I have/am summarising the papers I attended at the ACA conference on a separate page, so read on only if you want to hear about just about the most charming small city you could imagine.
Kingston has around 110 000 people and is very ‘human’ in scale. I walked everywhere I wanted to go (the conference itself was a half hour walk away), and enjoyed slow moving traffic, slow moving people and a really relaxed atmosphere everywhere. The city lies on the shores of Lake Ontario. From my hotel balcony I looked straight out over the lake, with the junction with the St Lawrence River just to my left.
One of the social events was a three hour cruise up the St Lawrence, through the 1000 island region, aptly named. It is absolutely gorgeous and I was gobsmacked at the green luxury of so many tiny islands. What I wouldn’t give to have one of the summer houses dotted over these islands. The evening was made even better by impressive thunderheads building up and eventually giving a fantastic light display.
Kingston is an old town, and very ‘British’ – with good reason. Previously French, it became effectively the ‘frontier’ for British loyalists against America. The town is full of gorgeous 18th and 19th century public buildings and homes, many of them built from the local limestone. I loved the Georgian houses and pubs (I did not find a single cafe or straight restaurant – there are combined pub/cafe/restaurants everywhere), like the Prince George Hotel
and this gorgeous private house (embellished, alas, with an Italian Villa porch – there are many spectactular if to my eyes slightly vulgar Italian Villa style houses from the Victorian era in the city)
Kingston is a university town, home to one of Canada’s best and oldest universities – Queen’s University – and the Royal Military College (more like Australia’s ADFA than its RMC). Many of Queen’s buildings are also built from limestone, but built from the mid 19th century, they are often in the Baronial style in evidence at Australia’s own ‘sandstone’ universities.
Kingston has been alive with summer since I’ve been here – their winters sound so gruesome that I am not surprised everyone gets out to bask in the sun and eat icecream!

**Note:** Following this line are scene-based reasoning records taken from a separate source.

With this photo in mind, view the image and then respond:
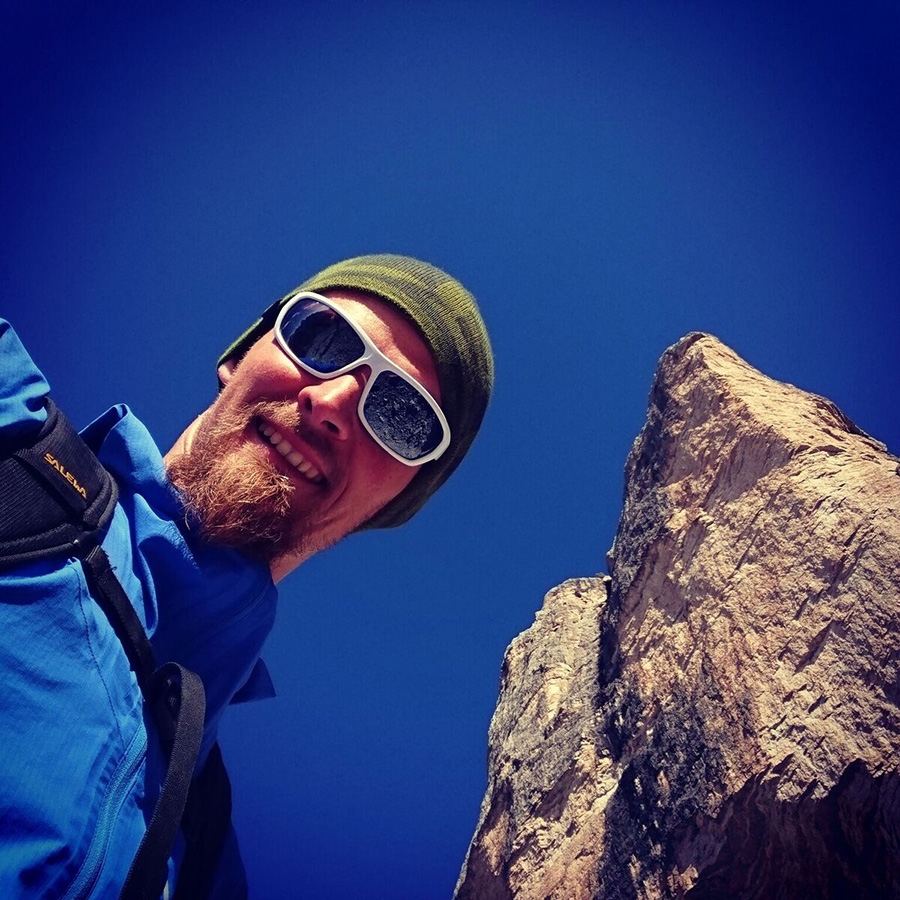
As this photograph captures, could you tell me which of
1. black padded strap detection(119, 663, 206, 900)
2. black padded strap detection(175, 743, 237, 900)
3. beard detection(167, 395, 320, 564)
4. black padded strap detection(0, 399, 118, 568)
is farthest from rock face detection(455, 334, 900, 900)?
black padded strap detection(0, 399, 118, 568)

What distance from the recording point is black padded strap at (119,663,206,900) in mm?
1537

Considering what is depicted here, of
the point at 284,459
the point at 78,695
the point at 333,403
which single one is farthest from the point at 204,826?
the point at 333,403

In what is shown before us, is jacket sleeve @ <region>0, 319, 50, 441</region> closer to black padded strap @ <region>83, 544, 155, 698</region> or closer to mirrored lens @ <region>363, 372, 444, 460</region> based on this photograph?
black padded strap @ <region>83, 544, 155, 698</region>

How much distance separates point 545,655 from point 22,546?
448cm

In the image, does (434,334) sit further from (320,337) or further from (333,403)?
(333,403)

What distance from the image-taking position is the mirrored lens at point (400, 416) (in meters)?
2.76

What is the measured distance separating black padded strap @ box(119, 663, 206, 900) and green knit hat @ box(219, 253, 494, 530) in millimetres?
1567

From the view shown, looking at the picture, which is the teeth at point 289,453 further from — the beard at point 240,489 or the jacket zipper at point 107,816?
the jacket zipper at point 107,816

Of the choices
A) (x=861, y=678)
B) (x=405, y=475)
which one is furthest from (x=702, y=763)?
(x=405, y=475)

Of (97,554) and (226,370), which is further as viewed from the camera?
(226,370)

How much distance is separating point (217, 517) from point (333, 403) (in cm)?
65

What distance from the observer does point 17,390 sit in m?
1.54

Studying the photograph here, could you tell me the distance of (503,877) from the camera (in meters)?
3.87

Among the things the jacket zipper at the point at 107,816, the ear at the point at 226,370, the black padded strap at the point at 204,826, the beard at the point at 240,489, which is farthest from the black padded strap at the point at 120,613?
the ear at the point at 226,370
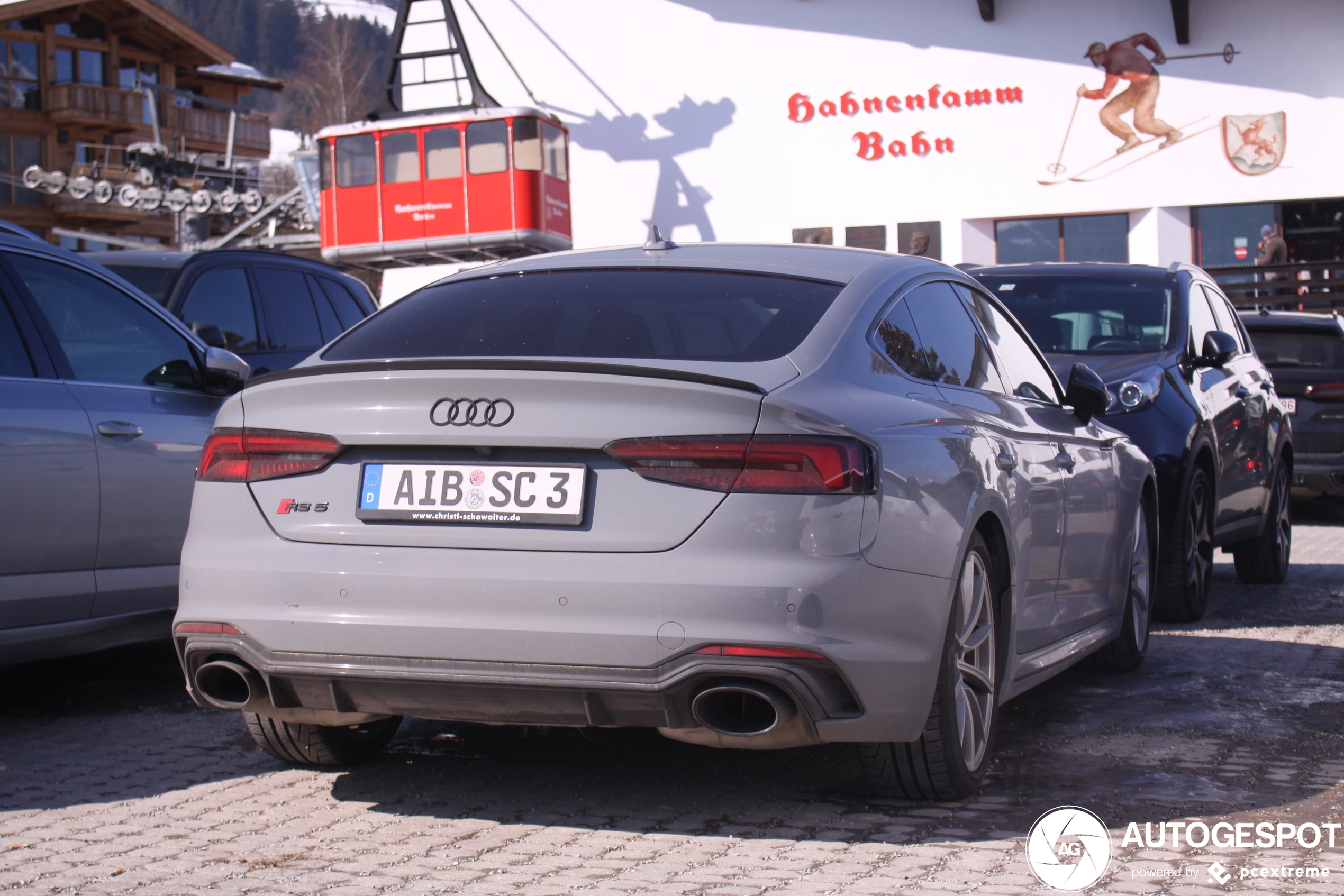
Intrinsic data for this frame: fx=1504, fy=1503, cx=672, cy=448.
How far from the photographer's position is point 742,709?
3.47m

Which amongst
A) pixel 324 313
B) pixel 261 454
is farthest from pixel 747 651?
pixel 324 313

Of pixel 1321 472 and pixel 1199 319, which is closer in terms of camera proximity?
pixel 1199 319

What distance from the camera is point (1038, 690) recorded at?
5805mm

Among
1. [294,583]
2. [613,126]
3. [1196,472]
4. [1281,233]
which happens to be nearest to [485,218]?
[613,126]

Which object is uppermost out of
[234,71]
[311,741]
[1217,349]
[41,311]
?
[234,71]

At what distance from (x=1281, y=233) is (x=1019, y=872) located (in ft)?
92.5

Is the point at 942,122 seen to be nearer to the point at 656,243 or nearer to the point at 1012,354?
the point at 1012,354

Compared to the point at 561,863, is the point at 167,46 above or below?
above

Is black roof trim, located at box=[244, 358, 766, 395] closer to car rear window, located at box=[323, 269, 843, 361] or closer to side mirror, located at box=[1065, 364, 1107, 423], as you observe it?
car rear window, located at box=[323, 269, 843, 361]

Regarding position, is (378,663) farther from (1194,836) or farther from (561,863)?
(1194,836)

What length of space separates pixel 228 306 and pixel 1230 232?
24934mm

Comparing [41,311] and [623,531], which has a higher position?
[41,311]

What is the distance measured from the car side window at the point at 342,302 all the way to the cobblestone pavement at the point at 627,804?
381cm

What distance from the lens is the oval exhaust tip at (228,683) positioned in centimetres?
367
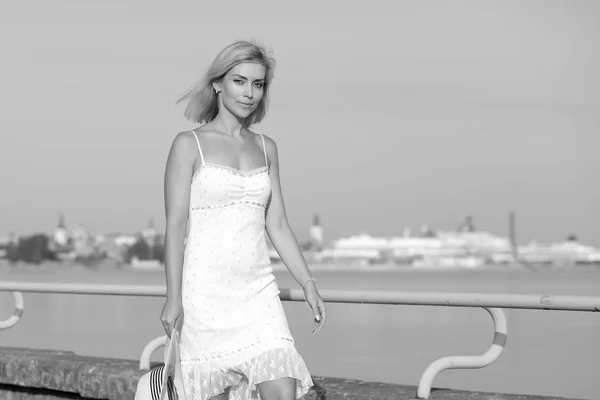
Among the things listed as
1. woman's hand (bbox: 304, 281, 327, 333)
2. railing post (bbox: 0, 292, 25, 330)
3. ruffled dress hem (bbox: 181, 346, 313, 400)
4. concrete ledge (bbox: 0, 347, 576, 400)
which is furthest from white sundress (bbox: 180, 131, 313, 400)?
railing post (bbox: 0, 292, 25, 330)

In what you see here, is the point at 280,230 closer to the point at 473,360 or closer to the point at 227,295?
the point at 227,295

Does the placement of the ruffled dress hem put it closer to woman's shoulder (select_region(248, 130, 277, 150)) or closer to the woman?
the woman

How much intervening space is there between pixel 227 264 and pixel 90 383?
178 cm

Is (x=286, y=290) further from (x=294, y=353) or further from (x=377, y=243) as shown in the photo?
(x=377, y=243)

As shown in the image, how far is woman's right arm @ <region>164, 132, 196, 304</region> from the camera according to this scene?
9.98ft

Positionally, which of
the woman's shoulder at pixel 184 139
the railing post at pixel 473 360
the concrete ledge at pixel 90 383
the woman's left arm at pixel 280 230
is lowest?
the concrete ledge at pixel 90 383

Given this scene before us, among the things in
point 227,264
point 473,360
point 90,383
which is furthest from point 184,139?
point 90,383

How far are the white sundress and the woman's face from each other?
16 centimetres

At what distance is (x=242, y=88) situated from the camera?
10.4 ft

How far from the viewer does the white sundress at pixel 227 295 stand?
3.04 meters

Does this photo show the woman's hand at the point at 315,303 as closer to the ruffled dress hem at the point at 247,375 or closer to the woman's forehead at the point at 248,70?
the ruffled dress hem at the point at 247,375

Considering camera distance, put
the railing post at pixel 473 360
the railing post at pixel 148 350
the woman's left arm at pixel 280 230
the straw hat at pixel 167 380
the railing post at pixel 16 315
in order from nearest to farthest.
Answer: the straw hat at pixel 167 380 → the woman's left arm at pixel 280 230 → the railing post at pixel 473 360 → the railing post at pixel 148 350 → the railing post at pixel 16 315

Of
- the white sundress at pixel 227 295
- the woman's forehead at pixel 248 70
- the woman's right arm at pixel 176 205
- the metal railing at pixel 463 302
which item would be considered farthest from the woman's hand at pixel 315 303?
the woman's forehead at pixel 248 70

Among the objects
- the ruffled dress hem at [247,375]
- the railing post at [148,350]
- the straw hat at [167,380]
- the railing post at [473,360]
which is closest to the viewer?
the ruffled dress hem at [247,375]
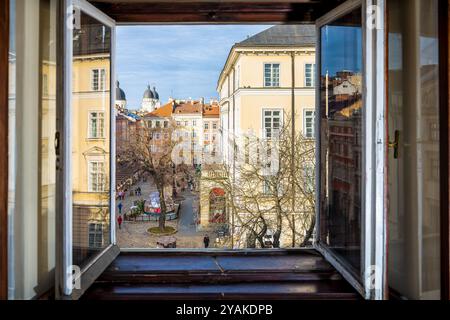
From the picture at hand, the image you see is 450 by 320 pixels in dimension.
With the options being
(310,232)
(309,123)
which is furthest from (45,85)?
(310,232)

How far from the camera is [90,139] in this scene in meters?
2.43

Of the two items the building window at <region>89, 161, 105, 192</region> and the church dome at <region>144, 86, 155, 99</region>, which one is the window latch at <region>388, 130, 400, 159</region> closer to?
the building window at <region>89, 161, 105, 192</region>

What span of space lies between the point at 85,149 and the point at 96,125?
270 millimetres

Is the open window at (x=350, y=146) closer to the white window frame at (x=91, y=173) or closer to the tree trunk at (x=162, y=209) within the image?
the white window frame at (x=91, y=173)

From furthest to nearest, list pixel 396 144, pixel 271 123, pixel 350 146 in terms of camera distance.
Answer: pixel 271 123
pixel 350 146
pixel 396 144

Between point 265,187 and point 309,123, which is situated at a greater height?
point 309,123

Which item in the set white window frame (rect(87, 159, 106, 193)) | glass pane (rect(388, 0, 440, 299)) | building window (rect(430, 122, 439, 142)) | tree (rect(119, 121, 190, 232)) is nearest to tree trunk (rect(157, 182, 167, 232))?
tree (rect(119, 121, 190, 232))

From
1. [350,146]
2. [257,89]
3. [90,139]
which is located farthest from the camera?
[257,89]

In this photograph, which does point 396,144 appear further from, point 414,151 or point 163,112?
point 163,112

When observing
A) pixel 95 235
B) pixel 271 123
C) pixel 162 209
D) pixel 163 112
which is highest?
pixel 163 112

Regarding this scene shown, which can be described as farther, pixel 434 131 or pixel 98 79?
pixel 98 79

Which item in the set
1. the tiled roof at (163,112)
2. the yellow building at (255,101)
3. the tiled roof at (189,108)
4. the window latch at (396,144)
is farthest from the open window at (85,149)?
the yellow building at (255,101)

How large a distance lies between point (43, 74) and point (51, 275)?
3.58 ft
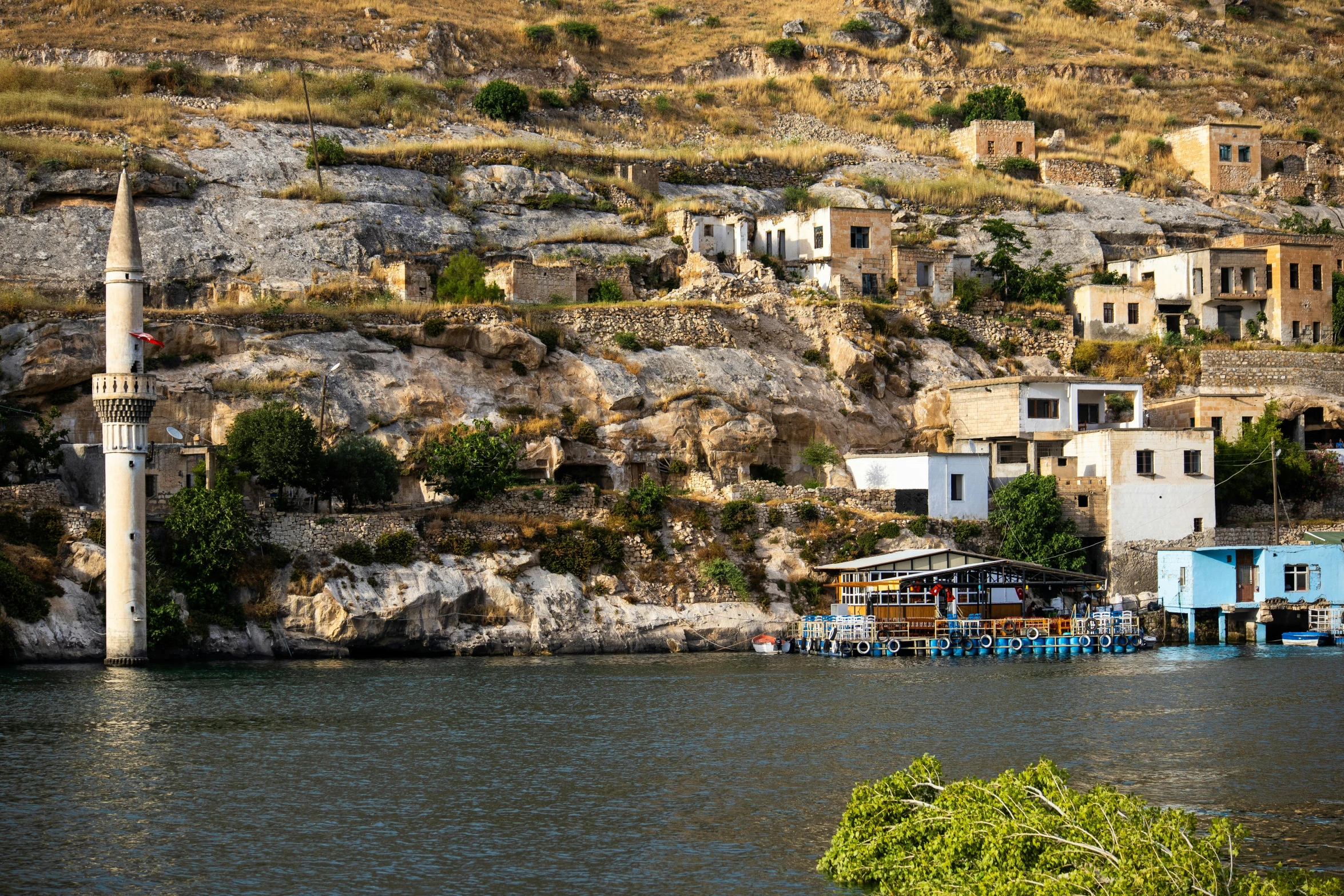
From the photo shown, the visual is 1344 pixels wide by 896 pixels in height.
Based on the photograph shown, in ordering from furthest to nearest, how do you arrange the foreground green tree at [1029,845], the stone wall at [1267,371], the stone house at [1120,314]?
the stone house at [1120,314] → the stone wall at [1267,371] → the foreground green tree at [1029,845]

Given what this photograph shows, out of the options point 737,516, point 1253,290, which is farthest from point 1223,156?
point 737,516

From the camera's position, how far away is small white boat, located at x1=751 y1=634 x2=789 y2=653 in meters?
48.0

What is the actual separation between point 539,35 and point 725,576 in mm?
53038

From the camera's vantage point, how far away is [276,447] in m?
45.8

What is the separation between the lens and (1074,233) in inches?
2876

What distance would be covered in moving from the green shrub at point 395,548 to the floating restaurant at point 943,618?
39.6 ft

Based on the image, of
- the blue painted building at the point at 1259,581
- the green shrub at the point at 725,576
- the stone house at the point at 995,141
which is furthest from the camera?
the stone house at the point at 995,141

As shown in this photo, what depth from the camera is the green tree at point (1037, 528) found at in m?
53.6

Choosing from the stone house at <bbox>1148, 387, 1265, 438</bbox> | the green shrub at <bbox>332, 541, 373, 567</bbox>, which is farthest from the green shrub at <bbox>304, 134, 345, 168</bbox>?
the stone house at <bbox>1148, 387, 1265, 438</bbox>

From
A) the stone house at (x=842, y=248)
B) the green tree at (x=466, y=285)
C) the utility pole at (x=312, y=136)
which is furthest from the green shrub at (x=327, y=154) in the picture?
the stone house at (x=842, y=248)

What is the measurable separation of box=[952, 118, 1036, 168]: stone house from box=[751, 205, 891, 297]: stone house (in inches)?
724

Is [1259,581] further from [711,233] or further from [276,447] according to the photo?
[276,447]

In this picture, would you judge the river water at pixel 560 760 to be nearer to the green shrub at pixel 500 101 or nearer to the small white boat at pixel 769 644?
the small white boat at pixel 769 644

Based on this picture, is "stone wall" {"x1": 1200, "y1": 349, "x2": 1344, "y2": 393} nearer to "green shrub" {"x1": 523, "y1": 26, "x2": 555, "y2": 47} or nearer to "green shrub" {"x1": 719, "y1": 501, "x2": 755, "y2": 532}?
"green shrub" {"x1": 719, "y1": 501, "x2": 755, "y2": 532}
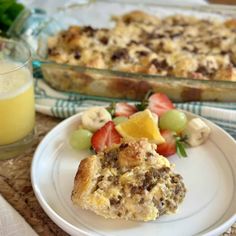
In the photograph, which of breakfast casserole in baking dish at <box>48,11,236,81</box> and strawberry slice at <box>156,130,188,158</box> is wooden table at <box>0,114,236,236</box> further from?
breakfast casserole in baking dish at <box>48,11,236,81</box>

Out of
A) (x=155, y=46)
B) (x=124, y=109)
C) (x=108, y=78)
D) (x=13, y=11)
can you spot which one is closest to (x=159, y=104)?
(x=124, y=109)

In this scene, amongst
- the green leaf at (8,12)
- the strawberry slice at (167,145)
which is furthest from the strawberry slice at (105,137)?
the green leaf at (8,12)

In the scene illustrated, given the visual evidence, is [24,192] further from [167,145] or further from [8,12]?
[8,12]

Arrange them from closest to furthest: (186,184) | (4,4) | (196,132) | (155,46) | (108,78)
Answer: (186,184), (196,132), (108,78), (155,46), (4,4)

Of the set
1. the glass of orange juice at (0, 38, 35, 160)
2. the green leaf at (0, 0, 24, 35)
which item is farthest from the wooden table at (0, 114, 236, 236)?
the green leaf at (0, 0, 24, 35)

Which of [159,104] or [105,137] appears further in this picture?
[159,104]

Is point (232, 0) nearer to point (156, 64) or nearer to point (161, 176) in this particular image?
point (156, 64)
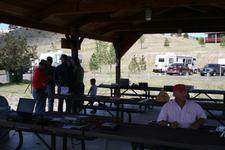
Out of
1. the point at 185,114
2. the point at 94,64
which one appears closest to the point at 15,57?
the point at 94,64

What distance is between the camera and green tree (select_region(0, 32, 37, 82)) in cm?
2266

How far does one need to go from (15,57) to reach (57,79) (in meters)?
15.3

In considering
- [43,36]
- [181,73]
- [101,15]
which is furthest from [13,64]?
[43,36]

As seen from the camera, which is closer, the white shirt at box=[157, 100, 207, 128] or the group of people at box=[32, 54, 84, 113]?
the white shirt at box=[157, 100, 207, 128]

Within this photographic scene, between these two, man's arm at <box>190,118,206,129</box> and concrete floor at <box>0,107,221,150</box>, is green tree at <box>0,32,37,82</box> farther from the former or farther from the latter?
man's arm at <box>190,118,206,129</box>

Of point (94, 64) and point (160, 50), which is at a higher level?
point (160, 50)

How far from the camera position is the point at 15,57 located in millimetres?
22938

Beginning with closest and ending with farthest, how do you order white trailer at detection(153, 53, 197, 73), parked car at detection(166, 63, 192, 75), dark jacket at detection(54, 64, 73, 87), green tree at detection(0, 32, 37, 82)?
dark jacket at detection(54, 64, 73, 87), green tree at detection(0, 32, 37, 82), parked car at detection(166, 63, 192, 75), white trailer at detection(153, 53, 197, 73)

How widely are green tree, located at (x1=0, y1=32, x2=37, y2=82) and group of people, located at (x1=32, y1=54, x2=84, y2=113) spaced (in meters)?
14.1

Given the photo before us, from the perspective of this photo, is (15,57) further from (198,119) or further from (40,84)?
(198,119)

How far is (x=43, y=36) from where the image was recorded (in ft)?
269

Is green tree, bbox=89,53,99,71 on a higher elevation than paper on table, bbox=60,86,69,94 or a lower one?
higher

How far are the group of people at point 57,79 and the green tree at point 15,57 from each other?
14085 millimetres

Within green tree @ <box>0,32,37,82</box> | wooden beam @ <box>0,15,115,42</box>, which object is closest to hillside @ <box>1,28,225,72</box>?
green tree @ <box>0,32,37,82</box>
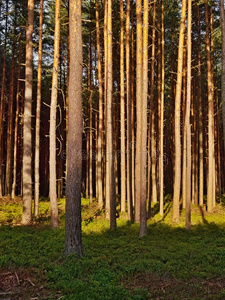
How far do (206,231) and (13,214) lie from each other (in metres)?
8.81

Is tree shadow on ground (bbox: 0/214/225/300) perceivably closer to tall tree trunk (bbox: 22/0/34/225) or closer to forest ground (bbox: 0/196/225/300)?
forest ground (bbox: 0/196/225/300)

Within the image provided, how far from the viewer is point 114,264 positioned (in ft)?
26.7

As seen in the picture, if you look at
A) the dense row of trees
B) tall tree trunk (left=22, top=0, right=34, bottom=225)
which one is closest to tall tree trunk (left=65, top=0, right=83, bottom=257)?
the dense row of trees

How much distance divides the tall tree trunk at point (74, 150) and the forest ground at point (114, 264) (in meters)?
0.58

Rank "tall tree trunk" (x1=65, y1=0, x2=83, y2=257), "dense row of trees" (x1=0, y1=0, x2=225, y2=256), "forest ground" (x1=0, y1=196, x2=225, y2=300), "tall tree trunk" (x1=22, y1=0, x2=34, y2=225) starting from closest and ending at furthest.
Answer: "forest ground" (x1=0, y1=196, x2=225, y2=300)
"tall tree trunk" (x1=65, y1=0, x2=83, y2=257)
"dense row of trees" (x1=0, y1=0, x2=225, y2=256)
"tall tree trunk" (x1=22, y1=0, x2=34, y2=225)

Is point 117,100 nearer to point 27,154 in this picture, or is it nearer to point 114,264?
point 27,154

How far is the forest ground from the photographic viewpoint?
638cm

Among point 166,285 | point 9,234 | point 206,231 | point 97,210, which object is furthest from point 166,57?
point 166,285

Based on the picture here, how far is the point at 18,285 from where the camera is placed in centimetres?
686

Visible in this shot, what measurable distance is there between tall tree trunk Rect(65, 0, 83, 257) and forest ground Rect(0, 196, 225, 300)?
582 mm

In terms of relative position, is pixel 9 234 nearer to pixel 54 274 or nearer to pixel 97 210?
pixel 54 274

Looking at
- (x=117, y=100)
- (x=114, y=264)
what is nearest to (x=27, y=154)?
(x=114, y=264)

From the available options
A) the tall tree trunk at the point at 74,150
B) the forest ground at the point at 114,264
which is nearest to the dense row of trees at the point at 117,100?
the tall tree trunk at the point at 74,150

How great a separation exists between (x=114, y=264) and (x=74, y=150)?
312 cm
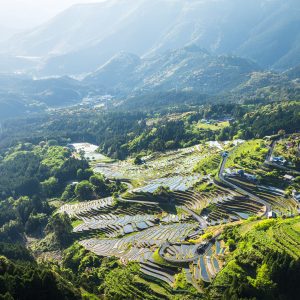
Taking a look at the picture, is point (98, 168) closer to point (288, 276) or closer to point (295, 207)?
point (295, 207)

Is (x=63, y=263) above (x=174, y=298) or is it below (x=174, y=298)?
below

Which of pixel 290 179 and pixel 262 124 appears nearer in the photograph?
pixel 290 179

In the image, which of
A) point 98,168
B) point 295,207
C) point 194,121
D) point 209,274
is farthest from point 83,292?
point 194,121

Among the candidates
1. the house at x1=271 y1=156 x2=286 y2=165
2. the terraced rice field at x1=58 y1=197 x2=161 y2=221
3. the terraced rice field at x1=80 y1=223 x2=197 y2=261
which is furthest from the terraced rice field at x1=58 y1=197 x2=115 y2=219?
the house at x1=271 y1=156 x2=286 y2=165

I’m listening to a live music performance downstairs at the hotel – nice cheerful rock – and on my way back from the last conference session stopped with others to hear a great band perform in the park near my hotel. It’s great hearing French spoken in the streets, and was even cooler to hear very funky, spunky, Francophone folk rock in the sunshine.
I really have enjoyed my stay here. Aside from the great conference, I’ve also enjoyed being around super friendly people, have eaten great food (it is so wonderful to have perfectly steamed veges!), and just the sense of a small and very relaxed community by the shores of the lake.